My Fine Feathered Friend
By William Grimes
North Point Press 2002
$15 USA, $24.95 Canada
85 pages, illustrations
ISBN: 0-86547-632-2
©Reviewed by Karen Davis, PhD
"I looked at the Chicken endlessly, and I wondered. What lay behind the
veil of animal secrecy?"
My Fine Feathered Friend is a bittersweet tale that leaves you aching
after you put the book away. In part this is because the main character,
a large handsome black hen who appears mysteriously one winter day in
the writer's yard in Queens, disappears as mysteriously as she arrived.

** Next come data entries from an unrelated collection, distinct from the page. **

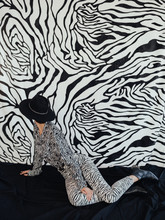 Anonymous Stylish Female Looking At Zebra Wall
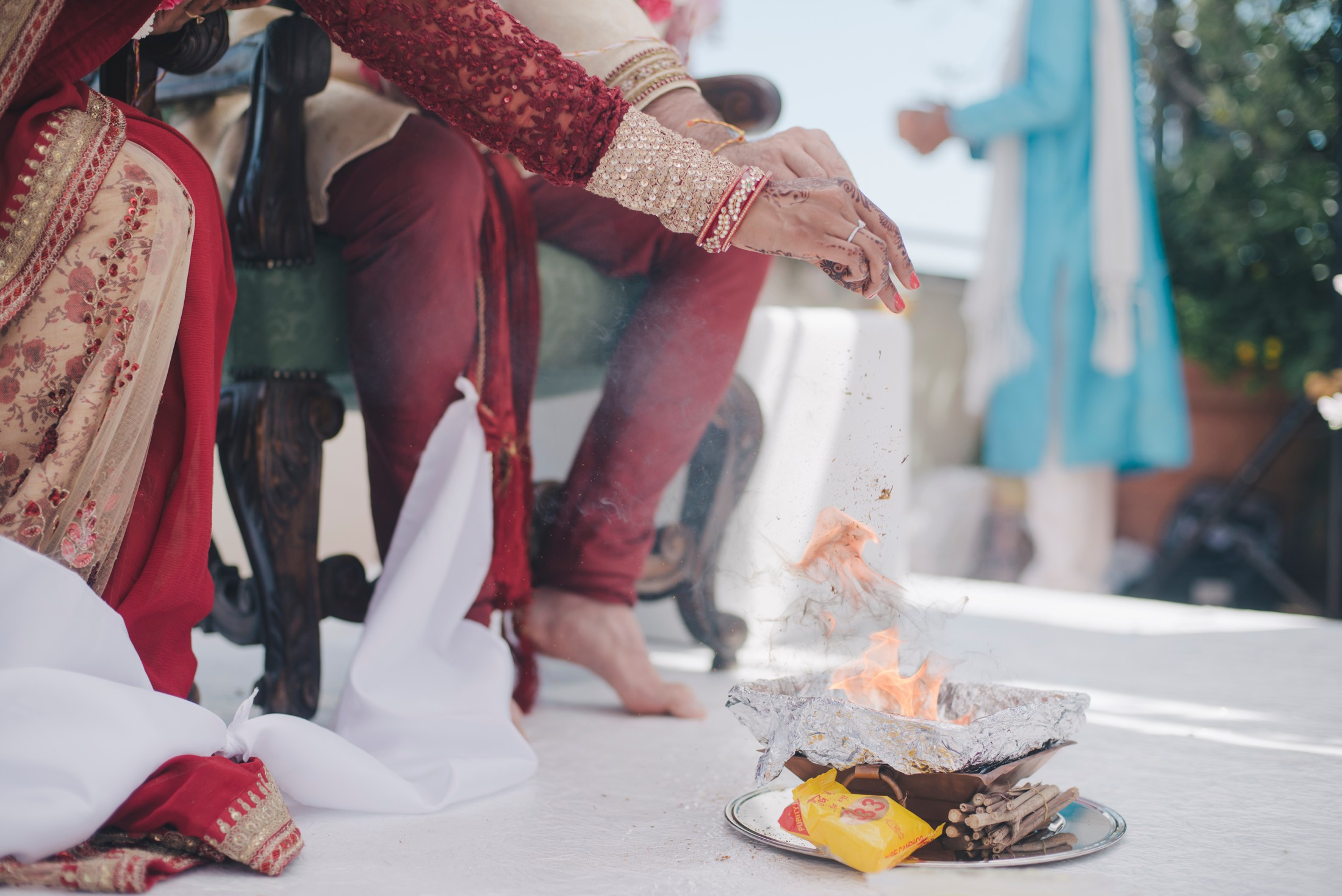 bride and groom's hands during a traditional indian wedding ritual with the fire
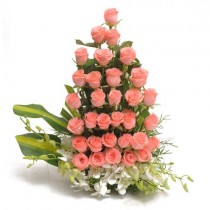 Pretty basket arrangement of 32 pink roses with 4 white orchids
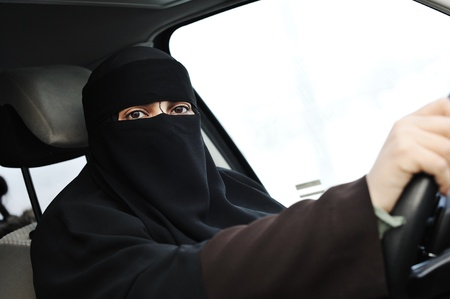 Leasing: Arabic Muslim woman with veil and scarf (hijab and niqab) driving car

This is a true story that happened recently. The author, William Grimes,
the restaurant critic for The New York Times, is intrigued, fascinated,
and finally haunted, by this hen. He perceives her as a kind of Earth
Goddess, as solid as a tree trunk, rugged, compact, able and enduring,
yet elusive, vulnerable, and, ultimately, as ephemeral as a fairy
princess. She vanishes when he comes to love her. He calls the hen,
simply and archetypally, the Chicken.
When I first started reading My Feathered Friend, I was put off by the
tone. Grimes refers to the hen for a number of pages as "it," while
referring to his and his wife's cats as "hes" and "shes." His style is
pat with similes and cultivated assurance. I thought, okay, Grimes wants
to make sure that no one, including himself, gets emotionally involved
with this chicken. He's keeping the lines drawn. But I was wrong. The
story reflects his growing tenderness for the Chicken, moving through
levity and wonderment to love, sorrow and loss.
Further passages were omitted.